Exercise
Every entry is to be returned as it stands, apart from the pictures.
** Input data follows **
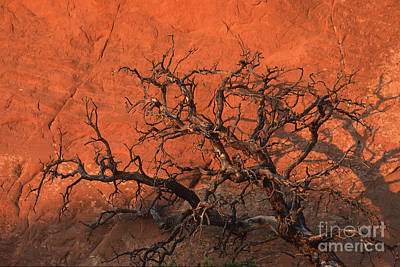 Tree In Arches Art Print by Stan and Anne Foster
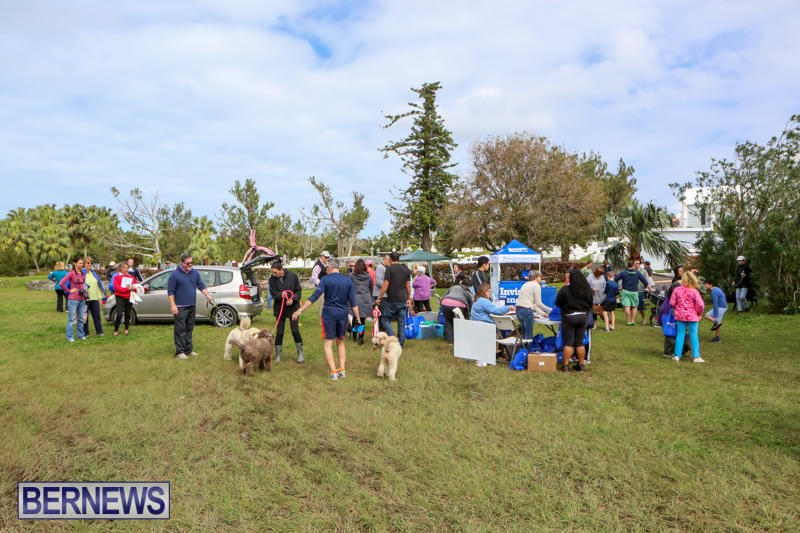 SPCA-Paws-To-The-Park-Bermuda-March-1-2015-75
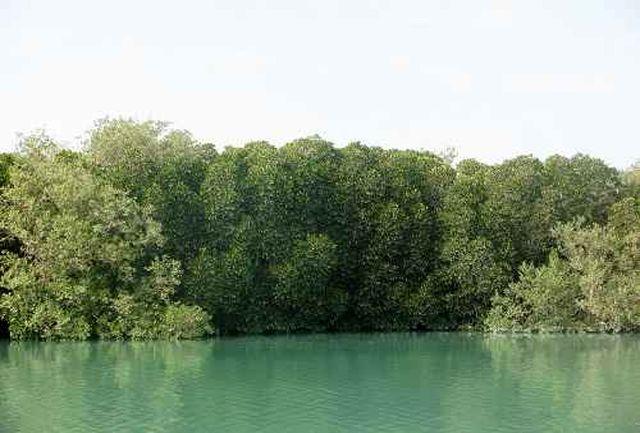افزایش چشمگیر وسعت جنگلهای مانگرو هرمزگان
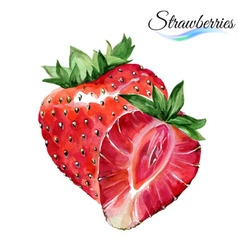 Watercolor strawberries vector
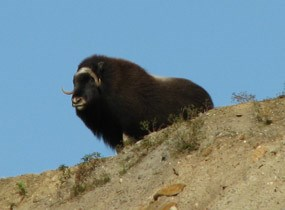 Muskox looking over the edge of a high bluff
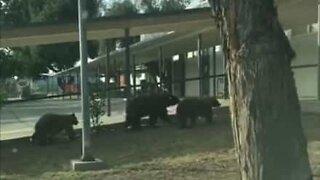 Bjørnefamilie går til skolen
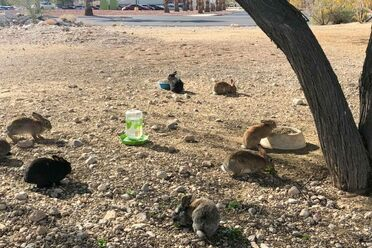 Bunnies at the dump site back in January.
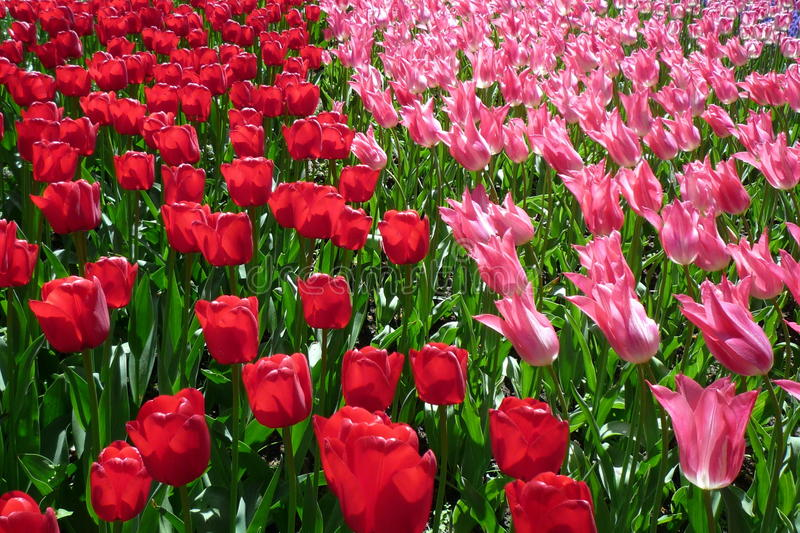 Bed of Tulips royalty free stock photography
** End of Input data **
Response to the exercise
 Tree In Arches Art Print by Stan and Anne Foster
 SPCA-Paws-To-The-Park-Bermuda-March-1-2015-75
افزایش چشمگیر وسعت جنگلهای مانگرو هرمزگان
 Watercolor strawberries vector
 Muskox looking over the edge of a high bluff
 Bjørnefamilie går til skolen
 Bunnies at the dump site back in January.
 Bed of Tulips royalty free stock photography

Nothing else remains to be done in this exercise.